Duran afirmó que un número significativo de las violaciones documentadas del derecho a la vida se debieron a una cadena de negligencias graves, entre las que se incluyen la falta de tratamiento de enfermedades crónicas, los retrasos en las derivaciones hospitalarias y las condiciones de reclusión inadecuadas. Durán añadió: “Además, el impacto psicológico del régimen de aislamiento, las muertes sospechosas y los casos de suicidio ha alcanzado un nivel alarmante. A pesar de las repetidas advertencias de las familias y los abogados, así como de las solicitudes de traslado y tratamiento médico, no se tomaron las medidas necesarias. En algunos casos, los reclusos y reclusas permanecieron en celdas de aislamiento hasta su muerte”.

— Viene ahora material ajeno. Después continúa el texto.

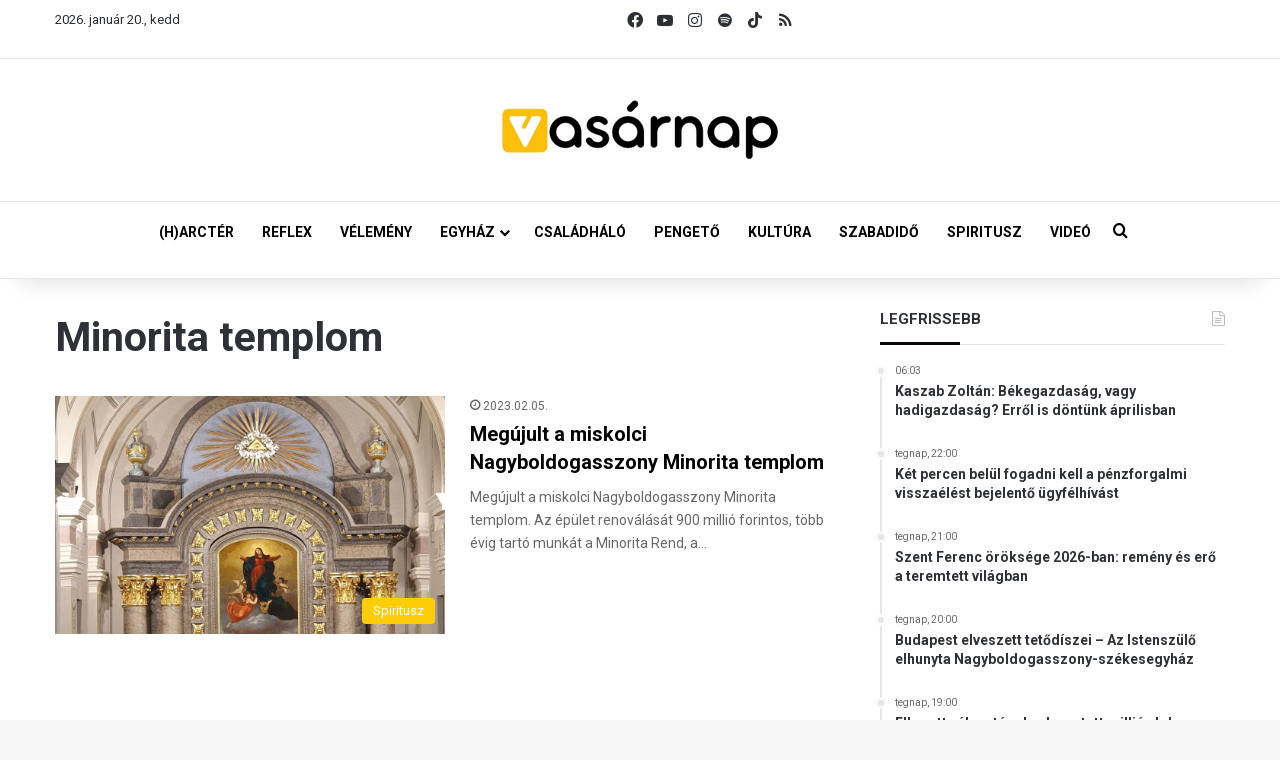

--- FILE ---
content_type: text/html; charset=utf-8
request_url: https://accounts.google.com/o/oauth2/postmessageRelay?parent=https%3A%2F%2Fvasarnap.hu&jsh=m%3B%2F_%2Fscs%2Fabc-static%2F_%2Fjs%2Fk%3Dgapi.lb.en.2kN9-TZiXrM.O%2Fd%3D1%2Frs%3DAHpOoo_B4hu0FeWRuWHfxnZ3V0WubwN7Qw%2Fm%3D__features__
body_size: 163
content:
<!DOCTYPE html><html><head><title></title><meta http-equiv="content-type" content="text/html; charset=utf-8"><meta http-equiv="X-UA-Compatible" content="IE=edge"><meta name="viewport" content="width=device-width, initial-scale=1, minimum-scale=1, maximum-scale=1, user-scalable=0"><script src='https://ssl.gstatic.com/accounts/o/2580342461-postmessagerelay.js' nonce="AS_9MU4EAjSdPtF7kzhRTw"></script></head><body><script type="text/javascript" src="https://apis.google.com/js/rpc:shindig_random.js?onload=init" nonce="AS_9MU4EAjSdPtF7kzhRTw"></script></body></html>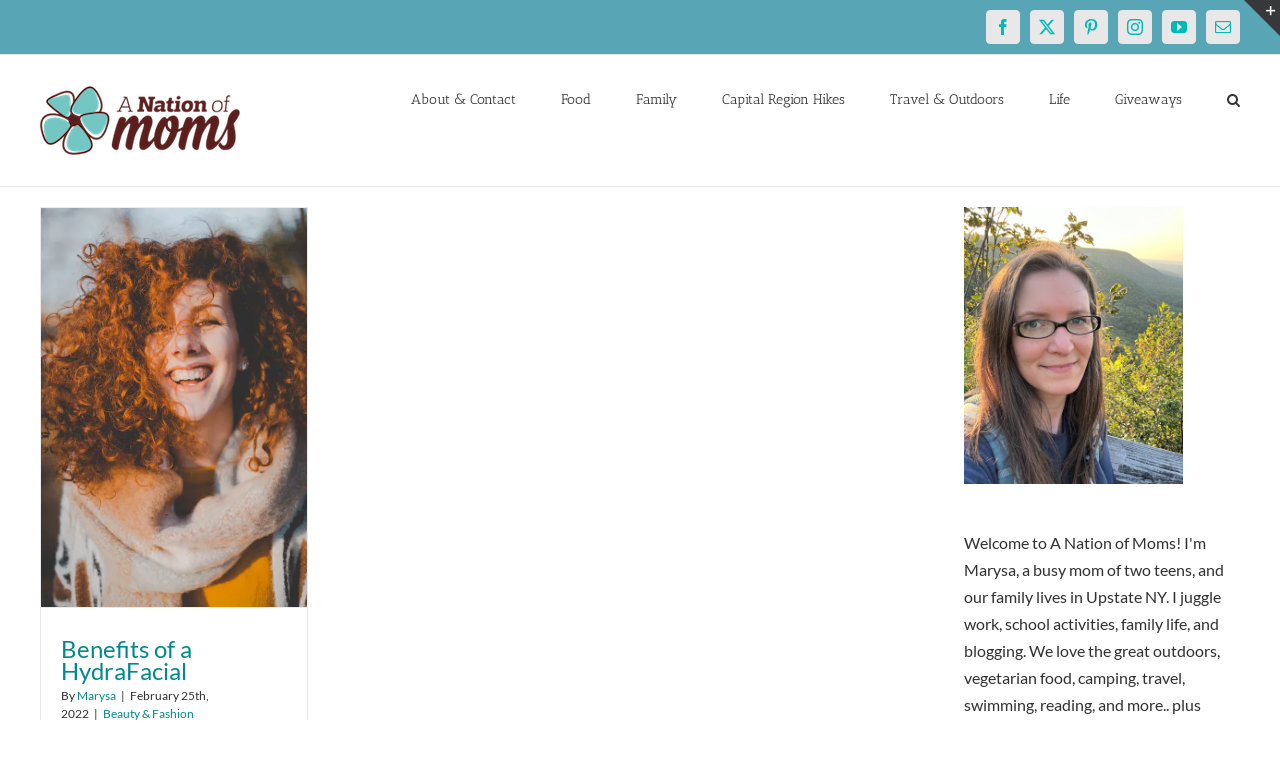

--- FILE ---
content_type: text/html; charset=utf-8
request_url: https://www.google.com/recaptcha/api2/aframe
body_size: 266
content:
<!DOCTYPE HTML><html><head><meta http-equiv="content-type" content="text/html; charset=UTF-8"></head><body><script nonce="vTY6xET1rF00rwI-NGYuww">/** Anti-fraud and anti-abuse applications only. See google.com/recaptcha */ try{var clients={'sodar':'https://pagead2.googlesyndication.com/pagead/sodar?'};window.addEventListener("message",function(a){try{if(a.source===window.parent){var b=JSON.parse(a.data);var c=clients[b['id']];if(c){var d=document.createElement('img');d.src=c+b['params']+'&rc='+(localStorage.getItem("rc::a")?sessionStorage.getItem("rc::b"):"");window.document.body.appendChild(d);sessionStorage.setItem("rc::e",parseInt(sessionStorage.getItem("rc::e")||0)+1);localStorage.setItem("rc::h",'1769110195927');}}}catch(b){}});window.parent.postMessage("_grecaptcha_ready", "*");}catch(b){}</script></body></html>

Duran añadió que, según los datos recopilados por el IHD desde abril de 2025, hay al menos 1.412 reclusos y reclusas enfermos en las cárceles de Turquía, incluidos 335 en estado crítico. Afirmó: “Entre los reclusos en estado crítico, 230 no pueden sobrevivir sin asistencia, 105 requieren cuidados continuos y 188 necesitan supervisión médica regular debido a la evolución de sus enfermedades. Los informes emitidos por el Consejo de Medicina Forense distan mucho de cumplir los estándares científicos y jurídicos”.
Nazlı Duran reclamó unas condiciones carcelarias que respeten la dignidad humana e instó a que se ponga fin a las violaciones de derechos.